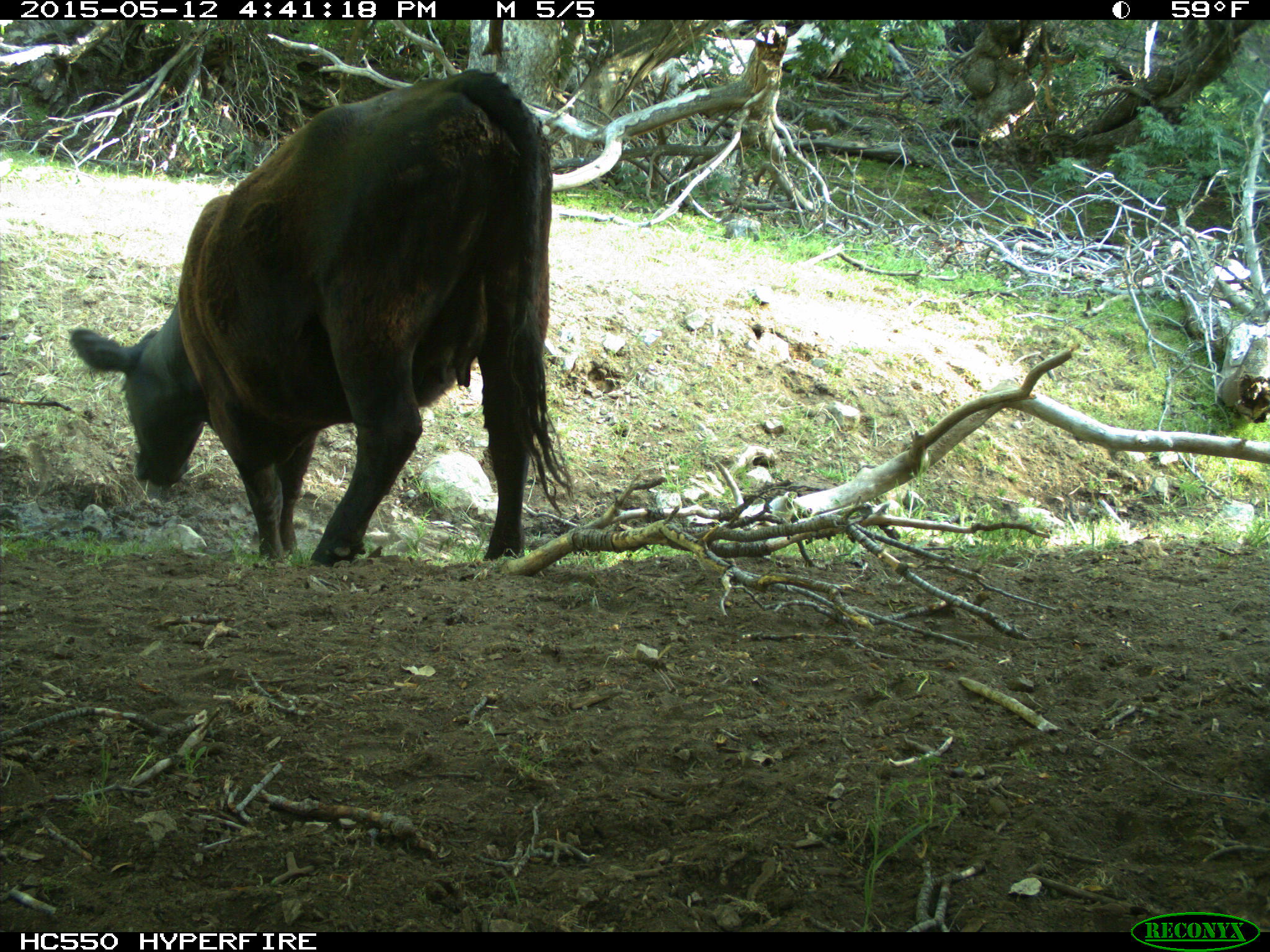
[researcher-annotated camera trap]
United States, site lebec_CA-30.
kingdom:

Exercise goal:
Please ensure that the data above is repeated exactly, with no pictures in the copy.

Answer space:
[researcher-annotated camera trap]
United States, site lebec_CA-30.
kingdom:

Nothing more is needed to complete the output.